Recorded data
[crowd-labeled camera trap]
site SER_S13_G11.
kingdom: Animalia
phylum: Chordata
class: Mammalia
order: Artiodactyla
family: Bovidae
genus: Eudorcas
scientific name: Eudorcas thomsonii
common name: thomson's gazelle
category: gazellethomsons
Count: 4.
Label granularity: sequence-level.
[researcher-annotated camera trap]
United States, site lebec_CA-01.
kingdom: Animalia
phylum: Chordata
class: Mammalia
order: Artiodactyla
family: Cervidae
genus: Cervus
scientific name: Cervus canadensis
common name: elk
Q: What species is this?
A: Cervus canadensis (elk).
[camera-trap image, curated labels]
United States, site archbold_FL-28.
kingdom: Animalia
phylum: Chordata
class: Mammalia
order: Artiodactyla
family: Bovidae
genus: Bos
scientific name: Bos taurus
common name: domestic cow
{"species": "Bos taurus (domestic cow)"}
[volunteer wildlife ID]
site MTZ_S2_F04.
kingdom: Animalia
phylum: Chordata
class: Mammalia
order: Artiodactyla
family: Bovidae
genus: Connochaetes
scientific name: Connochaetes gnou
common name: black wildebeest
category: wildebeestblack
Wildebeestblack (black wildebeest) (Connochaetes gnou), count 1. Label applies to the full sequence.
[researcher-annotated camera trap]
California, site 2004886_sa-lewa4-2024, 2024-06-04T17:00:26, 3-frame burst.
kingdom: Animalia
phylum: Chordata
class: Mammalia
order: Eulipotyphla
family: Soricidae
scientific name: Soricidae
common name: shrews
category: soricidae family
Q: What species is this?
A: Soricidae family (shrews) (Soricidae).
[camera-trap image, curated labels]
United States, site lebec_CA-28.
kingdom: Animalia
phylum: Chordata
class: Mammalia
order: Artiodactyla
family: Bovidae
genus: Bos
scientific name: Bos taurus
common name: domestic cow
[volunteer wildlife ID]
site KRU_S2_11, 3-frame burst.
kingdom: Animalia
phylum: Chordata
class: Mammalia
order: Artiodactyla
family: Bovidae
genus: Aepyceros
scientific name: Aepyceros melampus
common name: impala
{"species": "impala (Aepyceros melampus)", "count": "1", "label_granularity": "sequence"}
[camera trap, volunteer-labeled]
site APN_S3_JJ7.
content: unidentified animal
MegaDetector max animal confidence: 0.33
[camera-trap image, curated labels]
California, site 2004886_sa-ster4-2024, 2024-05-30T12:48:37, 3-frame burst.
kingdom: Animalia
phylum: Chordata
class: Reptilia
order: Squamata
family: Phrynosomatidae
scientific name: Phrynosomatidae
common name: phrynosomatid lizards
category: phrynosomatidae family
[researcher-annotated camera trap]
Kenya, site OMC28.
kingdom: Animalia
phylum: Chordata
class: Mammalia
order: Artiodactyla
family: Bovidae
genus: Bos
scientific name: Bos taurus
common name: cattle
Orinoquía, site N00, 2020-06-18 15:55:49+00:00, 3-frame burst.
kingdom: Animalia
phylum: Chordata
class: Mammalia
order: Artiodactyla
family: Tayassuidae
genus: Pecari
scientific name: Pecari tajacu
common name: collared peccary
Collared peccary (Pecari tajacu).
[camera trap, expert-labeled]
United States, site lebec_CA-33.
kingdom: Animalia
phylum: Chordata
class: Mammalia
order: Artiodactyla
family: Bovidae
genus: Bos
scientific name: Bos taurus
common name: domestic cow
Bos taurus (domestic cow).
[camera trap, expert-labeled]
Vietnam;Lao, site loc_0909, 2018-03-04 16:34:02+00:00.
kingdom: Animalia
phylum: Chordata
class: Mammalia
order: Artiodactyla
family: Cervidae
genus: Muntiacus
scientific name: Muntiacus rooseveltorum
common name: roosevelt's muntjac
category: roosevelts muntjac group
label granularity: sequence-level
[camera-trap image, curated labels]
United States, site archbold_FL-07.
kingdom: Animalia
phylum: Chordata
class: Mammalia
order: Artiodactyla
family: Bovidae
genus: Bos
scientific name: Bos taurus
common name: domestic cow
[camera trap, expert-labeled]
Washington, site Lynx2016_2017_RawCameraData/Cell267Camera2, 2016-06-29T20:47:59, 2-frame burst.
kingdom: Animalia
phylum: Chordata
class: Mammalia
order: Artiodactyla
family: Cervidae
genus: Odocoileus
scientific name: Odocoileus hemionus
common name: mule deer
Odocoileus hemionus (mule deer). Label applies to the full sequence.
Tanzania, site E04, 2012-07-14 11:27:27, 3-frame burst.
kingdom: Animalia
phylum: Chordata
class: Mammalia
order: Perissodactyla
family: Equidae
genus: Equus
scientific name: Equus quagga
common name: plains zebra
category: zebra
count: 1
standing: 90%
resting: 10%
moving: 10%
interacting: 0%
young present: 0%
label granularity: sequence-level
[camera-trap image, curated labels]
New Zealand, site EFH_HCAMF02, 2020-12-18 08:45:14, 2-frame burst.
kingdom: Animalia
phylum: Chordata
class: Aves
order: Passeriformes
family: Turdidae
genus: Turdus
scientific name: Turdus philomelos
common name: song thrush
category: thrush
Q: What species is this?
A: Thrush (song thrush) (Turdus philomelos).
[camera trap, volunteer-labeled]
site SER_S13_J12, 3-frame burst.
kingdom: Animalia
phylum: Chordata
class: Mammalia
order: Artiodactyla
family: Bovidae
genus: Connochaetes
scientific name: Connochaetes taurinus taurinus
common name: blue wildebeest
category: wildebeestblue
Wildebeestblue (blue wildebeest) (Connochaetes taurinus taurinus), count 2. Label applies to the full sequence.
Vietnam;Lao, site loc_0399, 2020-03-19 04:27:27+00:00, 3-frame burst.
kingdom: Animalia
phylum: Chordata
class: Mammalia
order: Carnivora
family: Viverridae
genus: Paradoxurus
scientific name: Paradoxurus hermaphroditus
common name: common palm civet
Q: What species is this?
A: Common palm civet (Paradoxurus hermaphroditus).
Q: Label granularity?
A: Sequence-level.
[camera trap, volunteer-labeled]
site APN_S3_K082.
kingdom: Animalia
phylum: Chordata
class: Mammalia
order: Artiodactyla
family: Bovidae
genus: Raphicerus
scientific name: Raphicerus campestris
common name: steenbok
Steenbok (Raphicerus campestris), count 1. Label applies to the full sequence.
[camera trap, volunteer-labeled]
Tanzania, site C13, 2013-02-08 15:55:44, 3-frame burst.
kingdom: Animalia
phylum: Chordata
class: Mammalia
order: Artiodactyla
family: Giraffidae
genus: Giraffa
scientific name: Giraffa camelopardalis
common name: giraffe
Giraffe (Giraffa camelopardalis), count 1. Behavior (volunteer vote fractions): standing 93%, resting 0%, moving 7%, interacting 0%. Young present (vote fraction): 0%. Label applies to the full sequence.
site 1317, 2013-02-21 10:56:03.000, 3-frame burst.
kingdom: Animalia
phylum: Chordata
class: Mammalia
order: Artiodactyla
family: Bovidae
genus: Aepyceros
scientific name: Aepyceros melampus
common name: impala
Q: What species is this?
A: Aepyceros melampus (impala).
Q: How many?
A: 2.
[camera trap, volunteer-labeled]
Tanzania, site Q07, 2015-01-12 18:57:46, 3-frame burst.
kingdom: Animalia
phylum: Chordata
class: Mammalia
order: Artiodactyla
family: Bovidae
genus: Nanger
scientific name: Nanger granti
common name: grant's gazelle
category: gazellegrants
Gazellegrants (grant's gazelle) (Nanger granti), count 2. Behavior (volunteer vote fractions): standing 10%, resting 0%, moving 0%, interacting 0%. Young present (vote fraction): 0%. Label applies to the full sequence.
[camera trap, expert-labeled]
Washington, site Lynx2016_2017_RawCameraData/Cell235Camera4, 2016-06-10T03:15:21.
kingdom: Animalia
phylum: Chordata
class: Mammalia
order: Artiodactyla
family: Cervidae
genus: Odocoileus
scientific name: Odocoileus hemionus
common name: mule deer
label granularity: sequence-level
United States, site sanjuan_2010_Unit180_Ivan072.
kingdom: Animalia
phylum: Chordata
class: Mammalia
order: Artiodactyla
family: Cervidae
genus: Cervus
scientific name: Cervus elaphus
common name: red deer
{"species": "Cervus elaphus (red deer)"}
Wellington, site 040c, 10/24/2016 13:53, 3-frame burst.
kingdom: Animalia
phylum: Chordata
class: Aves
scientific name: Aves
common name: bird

* WHAT TO PRODUCE
In the data above, find the line that contains "moving: 10%" and the line that contains "scientific name: Giraffa camelopardalis". Repeat exactly those lines and every line between them, and only those.

* ANSWER FOR THIS EXERCISE
moving: 10%
interacting: 0%
young present: 0%
label granularity: sequence-level
[camera-trap image, curated labels]
New Zealand, site EFH_HCAMF02, 2020-12-18 08:45:14, 2-frame burst.
kingdom: Animalia
phylum: Chordata
class: Aves
order: Passeriformes
family: Turdidae
genus: Turdus
scientific name: Turdus philomelos
common name: song thrush
category: thrush
Q: What species is this?
A: Thrush (song thrush) (Turdus philomelos).
[camera trap, volunteer-labeled]
site SER_S13_J12, 3-frame burst.
kingdom: Animalia
phylum: Chordata
class: Mammalia
order: Artiodactyla
family: Bovidae
genus: Connochaetes
scientific name: Connochaetes taurinus taurinus
common name: blue wildebeest
category: wildebeestblue
Wildebeestblue (blue wildebeest) (Connochaetes taurinus taurinus), count 2. Label applies to the full sequence.
Vietnam;Lao, site loc_0399, 2020-03-19 04:27:27+00:00, 3-frame burst.
kingdom: Animalia
phylum: Chordata
class: Mammalia
order: Carnivora
family: Viverridae
genus: Paradoxurus
scientific name: Paradoxurus hermaphroditus
common name: common palm civet
Q: What species is this?
A: Common palm civet (Paradoxurus hermaphroditus).
Q: Label granularity?
A: Sequence-level.
[camera trap, volunteer-labeled]
site APN_S3_K082.
kingdom: Animalia
phylum: Chordata
class: Mammalia
order: Artiodactyla
family: Bovidae
genus: Raphicerus
scientific name: Raphicerus campestris
common name: steenbok
Steenbok (Raphicerus campestris), count 1. Label applies to the full sequence.
[camera trap, volunteer-labeled]
Tanzania, site C13, 2013-02-08 15:55:44, 3-frame burst.
kingdom: Animalia
phylum: Chordata
class: Mammalia
order: Artiodactyla
family: Giraffidae
genus: Giraffa
scientific name: Giraffa camelopardalis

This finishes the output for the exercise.